++++ 引用原文

【ElasticSearch(九)进阶】Term精确数值查询,match keyword精确文本查询
一、Term精确数值查询
-
term查询,会返回那些 在提供的字段中包含确切信息 的文档内容。
-
查询text字段值,使用match。查询精确数值,使用term。
-
为什么避免使用term对text字段进行查询?
默认情况下,ES更改text字段的值作为词法分析的一部分。这会使查找text字段值的精确匹配变得困难。
查询年龄是33岁的数据:
GET bank/_search
{
"query":{
"term":{
"age": 33
}
}
}
返回结果:
{
"took" : 1,
"timed_out" : false,
"_shards" : {
"total" : 1,
"successful" : 1,
"skipped" : 0,
"failed" : 0
},
"hits" : {
"total" : {
"value" : 50,
"relation" : "eq"
},
"max_score" : 1.0,
"hits" : [
{
"_index" : "bank",
"_type" : "account",
"_id" : "18",
"_score" : 1.0,
"_source" : {
"account_number" : 18,
"balance" : 4180,
"firstname" : "Dale",
"lastname" : "Adams",
"age" : 33,
"gender" : "M",
"address" : "467 Hutchinson Court",
"employer" : "Boink",
"email" : "daleadams@boink.com",
"city" : "Orick",
"state" : "MD"
}
},
。。。
]
}
}
二、match keyword精确文本查询
下面对比下match
,match_phrase
,match中的属性加.keyword
的区别
1.match 模糊查询文本
会将address
的文本拆分成词,只要结果中包含有任意词的文档,都可以被筛选出来。
GET bank/_search
{
"query":{
"match":{
"address": "467 Hutchinson Court"

++++++++

* 任务要求 1 *
请用两句话概括上面这段讲 ElasticSearch 精确查询的引文。

++++ 数据摘录

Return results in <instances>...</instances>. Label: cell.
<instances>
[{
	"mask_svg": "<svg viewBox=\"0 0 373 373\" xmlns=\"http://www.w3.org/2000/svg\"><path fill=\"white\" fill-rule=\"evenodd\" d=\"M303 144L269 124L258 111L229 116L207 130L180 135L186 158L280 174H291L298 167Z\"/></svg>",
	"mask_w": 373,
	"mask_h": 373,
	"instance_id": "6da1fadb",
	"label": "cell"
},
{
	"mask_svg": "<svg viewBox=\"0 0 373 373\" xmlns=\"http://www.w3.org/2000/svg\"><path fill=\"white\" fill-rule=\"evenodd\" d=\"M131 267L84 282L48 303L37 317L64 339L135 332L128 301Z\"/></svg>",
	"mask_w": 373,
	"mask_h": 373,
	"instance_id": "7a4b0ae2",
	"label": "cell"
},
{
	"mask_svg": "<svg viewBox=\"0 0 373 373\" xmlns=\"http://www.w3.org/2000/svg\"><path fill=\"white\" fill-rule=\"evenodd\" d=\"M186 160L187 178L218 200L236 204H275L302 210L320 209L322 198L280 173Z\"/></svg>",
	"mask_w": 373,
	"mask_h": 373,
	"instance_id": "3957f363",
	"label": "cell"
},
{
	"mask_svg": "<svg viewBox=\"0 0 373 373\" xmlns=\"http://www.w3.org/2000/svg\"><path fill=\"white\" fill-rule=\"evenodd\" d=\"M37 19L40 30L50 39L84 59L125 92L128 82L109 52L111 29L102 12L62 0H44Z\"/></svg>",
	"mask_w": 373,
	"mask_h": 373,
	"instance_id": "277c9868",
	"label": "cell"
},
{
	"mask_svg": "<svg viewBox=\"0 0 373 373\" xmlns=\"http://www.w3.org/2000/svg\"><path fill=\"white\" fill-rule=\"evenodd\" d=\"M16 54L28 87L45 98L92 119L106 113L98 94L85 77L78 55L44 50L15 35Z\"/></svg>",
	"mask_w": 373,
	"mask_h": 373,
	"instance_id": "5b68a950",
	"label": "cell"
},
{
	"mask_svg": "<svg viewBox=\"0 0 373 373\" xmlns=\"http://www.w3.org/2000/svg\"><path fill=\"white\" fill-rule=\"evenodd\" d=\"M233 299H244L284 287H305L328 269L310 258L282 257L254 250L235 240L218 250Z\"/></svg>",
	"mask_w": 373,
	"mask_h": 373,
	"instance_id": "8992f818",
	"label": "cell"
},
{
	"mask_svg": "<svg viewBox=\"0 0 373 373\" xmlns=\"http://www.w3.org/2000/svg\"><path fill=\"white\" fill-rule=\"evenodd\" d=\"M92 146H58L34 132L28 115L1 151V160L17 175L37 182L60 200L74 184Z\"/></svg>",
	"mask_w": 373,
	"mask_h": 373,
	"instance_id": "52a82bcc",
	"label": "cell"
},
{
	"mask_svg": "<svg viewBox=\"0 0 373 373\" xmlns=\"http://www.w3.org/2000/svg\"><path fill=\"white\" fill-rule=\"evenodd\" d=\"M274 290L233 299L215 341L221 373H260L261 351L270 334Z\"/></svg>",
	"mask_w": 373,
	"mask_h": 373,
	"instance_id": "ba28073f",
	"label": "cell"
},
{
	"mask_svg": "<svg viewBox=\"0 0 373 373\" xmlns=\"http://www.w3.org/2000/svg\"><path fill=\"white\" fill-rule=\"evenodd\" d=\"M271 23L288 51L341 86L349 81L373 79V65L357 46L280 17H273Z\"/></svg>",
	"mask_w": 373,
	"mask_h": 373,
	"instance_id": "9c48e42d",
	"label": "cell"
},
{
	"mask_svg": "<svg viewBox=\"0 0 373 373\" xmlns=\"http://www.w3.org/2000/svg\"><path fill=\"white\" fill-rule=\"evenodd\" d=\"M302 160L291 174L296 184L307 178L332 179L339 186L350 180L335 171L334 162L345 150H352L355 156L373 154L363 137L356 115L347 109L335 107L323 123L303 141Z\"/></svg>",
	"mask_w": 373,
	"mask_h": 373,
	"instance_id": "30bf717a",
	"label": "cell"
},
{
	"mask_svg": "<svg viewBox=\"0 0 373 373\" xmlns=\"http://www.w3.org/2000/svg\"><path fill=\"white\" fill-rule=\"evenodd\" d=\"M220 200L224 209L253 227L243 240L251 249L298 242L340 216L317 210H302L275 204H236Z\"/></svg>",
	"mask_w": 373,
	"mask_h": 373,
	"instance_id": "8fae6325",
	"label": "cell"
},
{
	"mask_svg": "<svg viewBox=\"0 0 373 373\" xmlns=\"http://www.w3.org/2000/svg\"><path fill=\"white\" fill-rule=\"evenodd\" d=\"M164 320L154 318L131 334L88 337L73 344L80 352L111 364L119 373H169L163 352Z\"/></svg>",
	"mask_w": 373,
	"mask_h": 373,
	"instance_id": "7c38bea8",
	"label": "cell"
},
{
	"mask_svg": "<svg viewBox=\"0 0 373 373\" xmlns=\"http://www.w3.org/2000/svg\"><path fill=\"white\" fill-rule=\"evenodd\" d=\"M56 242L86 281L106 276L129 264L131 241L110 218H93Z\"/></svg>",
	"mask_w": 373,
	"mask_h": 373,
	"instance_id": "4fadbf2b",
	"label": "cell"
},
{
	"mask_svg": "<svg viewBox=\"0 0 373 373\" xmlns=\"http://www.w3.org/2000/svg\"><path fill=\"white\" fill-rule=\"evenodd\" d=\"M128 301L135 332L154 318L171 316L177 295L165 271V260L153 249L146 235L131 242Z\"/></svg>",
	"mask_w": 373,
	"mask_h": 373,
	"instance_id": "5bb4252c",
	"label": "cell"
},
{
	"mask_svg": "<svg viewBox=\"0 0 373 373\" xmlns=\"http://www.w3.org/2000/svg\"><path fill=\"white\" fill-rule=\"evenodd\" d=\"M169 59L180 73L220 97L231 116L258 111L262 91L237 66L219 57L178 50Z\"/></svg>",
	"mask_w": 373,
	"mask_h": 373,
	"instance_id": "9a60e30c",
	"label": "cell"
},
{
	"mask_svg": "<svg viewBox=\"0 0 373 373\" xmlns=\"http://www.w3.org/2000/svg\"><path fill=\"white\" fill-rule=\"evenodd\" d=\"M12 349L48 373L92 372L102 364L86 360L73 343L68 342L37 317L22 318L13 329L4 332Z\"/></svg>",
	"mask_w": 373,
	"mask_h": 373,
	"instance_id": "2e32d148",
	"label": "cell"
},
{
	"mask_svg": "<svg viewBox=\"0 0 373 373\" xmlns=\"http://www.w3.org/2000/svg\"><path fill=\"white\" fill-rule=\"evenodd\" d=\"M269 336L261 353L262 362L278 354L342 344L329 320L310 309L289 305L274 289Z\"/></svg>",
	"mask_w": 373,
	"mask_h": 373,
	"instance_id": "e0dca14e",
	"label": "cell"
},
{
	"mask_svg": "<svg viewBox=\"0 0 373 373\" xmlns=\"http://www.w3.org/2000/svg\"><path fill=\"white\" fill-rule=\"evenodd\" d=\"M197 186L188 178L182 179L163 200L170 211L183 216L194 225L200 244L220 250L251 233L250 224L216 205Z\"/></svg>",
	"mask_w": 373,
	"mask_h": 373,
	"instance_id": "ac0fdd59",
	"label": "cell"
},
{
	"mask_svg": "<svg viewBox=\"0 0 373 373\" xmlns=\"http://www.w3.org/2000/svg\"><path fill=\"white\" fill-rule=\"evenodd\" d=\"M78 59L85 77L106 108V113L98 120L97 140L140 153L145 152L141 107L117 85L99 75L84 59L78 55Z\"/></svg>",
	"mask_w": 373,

++++++++

* 任务要求 2 *
找出上面记录中含有“instances”这个字符串的每一行，逐行原样抄出，大小写不同的不算。

* 最终结果 1 *
term 查询会返回在指定字段中包含确切信息的文档，查精确数值用 term，查 text 字段用 match，因为 ES 默认会在词法分析中更改 text 字段的值，让精确匹配变得困难。文中用 term 查询年龄为 33 的数据，返回 50 条结果，随后对比 match、match_phrase 和属性加 .keyword 的 match，其中 match 会把 address 的文本拆成词，包含任意一个词的文档都会被筛选出来。

* 最终结果 2 *
Return results in <instances>...</instances>. Label: cell.
<instances>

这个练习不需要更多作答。